Medical treatment often requires the administration of a therapeutic agent (e.g., medicament, drugs, etc.) to a particular part of a patient's body. As patients live longer and are diagnosed with chronic and/or debilitating ailments, the likely result will be an increased need to place even more protein therapeutics, small-molecule drugs, and other medications into targeted areas throughout the patient's body. Some maladies, however, are difficult to treat with currently available therapies and/or require administration of drugs to anatomical regions to which access is difficult to achieve.
A patient's eye is a prime example of a difficult-to-reach anatomical region, and many vision-threatening diseases, including retinitis pigmentosa, age-related macular degeneration (AMD), diabetic retinopathy, and glaucoma, are difficult to treat with many of the currently available therapies. For example, oral medications can have systemic side effects; topical applications may sting and engender poor patient compliance; injections generally require a medical visit, can be painful, and risk infection; and sustained-release implants must typically be removed after their supply is exhausted (and generally offer limited ability to change the dose in response to the clinical picture).

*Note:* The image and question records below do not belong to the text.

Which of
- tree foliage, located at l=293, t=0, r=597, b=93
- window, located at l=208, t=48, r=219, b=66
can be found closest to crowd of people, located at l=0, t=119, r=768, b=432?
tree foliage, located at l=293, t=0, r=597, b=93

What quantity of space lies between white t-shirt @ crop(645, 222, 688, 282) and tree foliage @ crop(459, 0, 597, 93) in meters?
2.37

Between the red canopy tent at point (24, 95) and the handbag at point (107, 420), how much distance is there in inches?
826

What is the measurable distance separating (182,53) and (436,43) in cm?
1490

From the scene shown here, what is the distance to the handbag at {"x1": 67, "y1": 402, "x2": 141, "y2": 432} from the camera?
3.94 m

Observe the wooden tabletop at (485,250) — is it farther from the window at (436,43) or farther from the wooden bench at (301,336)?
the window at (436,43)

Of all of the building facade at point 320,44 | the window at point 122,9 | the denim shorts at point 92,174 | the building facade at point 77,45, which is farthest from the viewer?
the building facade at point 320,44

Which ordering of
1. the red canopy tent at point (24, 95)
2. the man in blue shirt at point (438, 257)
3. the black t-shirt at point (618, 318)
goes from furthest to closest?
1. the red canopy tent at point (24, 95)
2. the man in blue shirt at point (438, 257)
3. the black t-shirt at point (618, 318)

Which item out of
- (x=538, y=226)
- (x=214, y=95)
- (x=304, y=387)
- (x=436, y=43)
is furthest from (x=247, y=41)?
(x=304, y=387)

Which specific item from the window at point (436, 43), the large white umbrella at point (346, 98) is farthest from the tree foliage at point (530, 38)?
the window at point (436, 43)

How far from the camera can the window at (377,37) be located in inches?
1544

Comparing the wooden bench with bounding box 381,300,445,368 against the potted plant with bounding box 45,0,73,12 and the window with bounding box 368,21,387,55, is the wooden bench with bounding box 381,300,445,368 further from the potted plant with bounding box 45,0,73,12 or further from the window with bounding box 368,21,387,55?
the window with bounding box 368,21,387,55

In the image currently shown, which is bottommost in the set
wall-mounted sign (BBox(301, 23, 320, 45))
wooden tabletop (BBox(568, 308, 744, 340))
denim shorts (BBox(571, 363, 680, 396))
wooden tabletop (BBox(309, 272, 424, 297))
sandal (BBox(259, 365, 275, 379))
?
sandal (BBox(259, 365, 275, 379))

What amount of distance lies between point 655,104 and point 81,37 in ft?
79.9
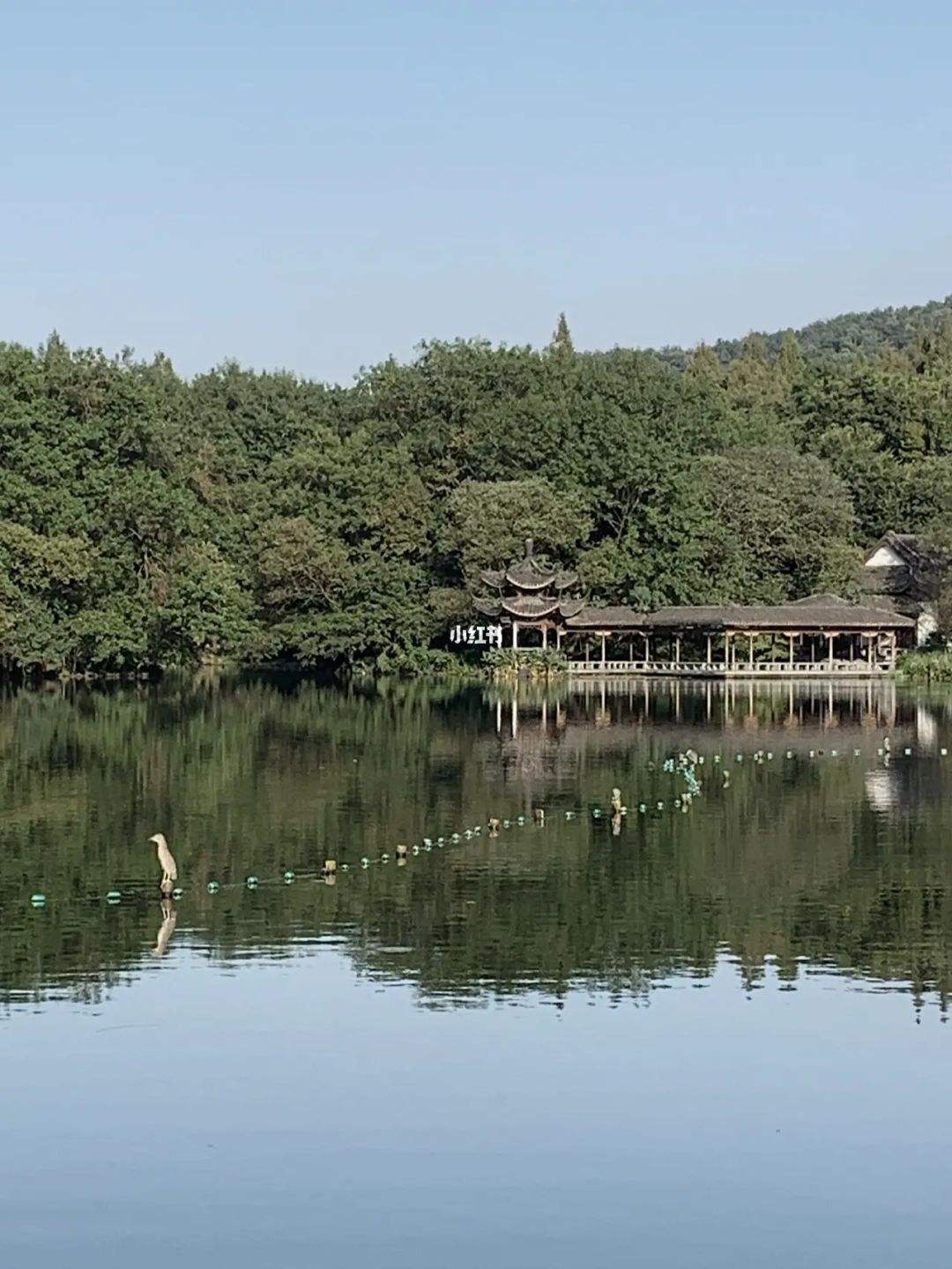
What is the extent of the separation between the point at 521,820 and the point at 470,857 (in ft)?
11.3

Another example is cancer, such as breast cancer or meningiomas, where large doses of highly toxic chemotherapies, such as rapamycin, bevacizumab (e.g., Avastin), or irinotecan (CPT-11), are typically administered to the patient intravenously, which may result in numerous undesired side effects outside the targeted area. Yet another example is drug delivery to the knee, where drugs often have difficulty penetrating the avascular cartilage tissue for diseases such as osteoarthritis.
Implantable drug-delivery devices, which may have a refillable drug reservoir, a cannula for delivering the drug, etc., generally allow for controlled delivery of pharmaceutical solutions to a specified target. The devices may be either passively controlled or actively controlled. In a passively-controlled device, drug is pumped out when, for example, a finger is pressed on the drug reservoir. In an actively-controlled device, drug may be pumped out automatically, for example at regular intervals or continuously over time. In either case, as drug within the drug reservoir depletes, the physician can refill the reservoir with, for example, a syringe, while leaving the device implanted within the patient's body. This approach can minimize the surgical incision needed for implantation and typically avoids future or repeated invasive surgery or procedures.
A variety of challenges, however, are associated with refillable drug-delivery devices. One limitation of conventional drug-delivery devices is that they are typically unable to dynamically respond to changes inside the device (e.g., failures, blockages, etc.) or to changes in the drug-delivery target. For example, tissue growth at the outlet of an implanted device (e.g., at the outlet of the cannula) may create a fluidic restriction. In this case, passive and active drug-delivery devices with no feedback control would likely not deliver the desired flow rate or dose of the drug. Similarly, without feedback, the desired flow rate or dose may not be delivered in the presence of temperature fluctuations, where there are variations in the drug-delivery device due to varying manufacturing processes, where different drug formulations are administered, etc.
A need exists, therefore, for improved implantable drug-delivery devices.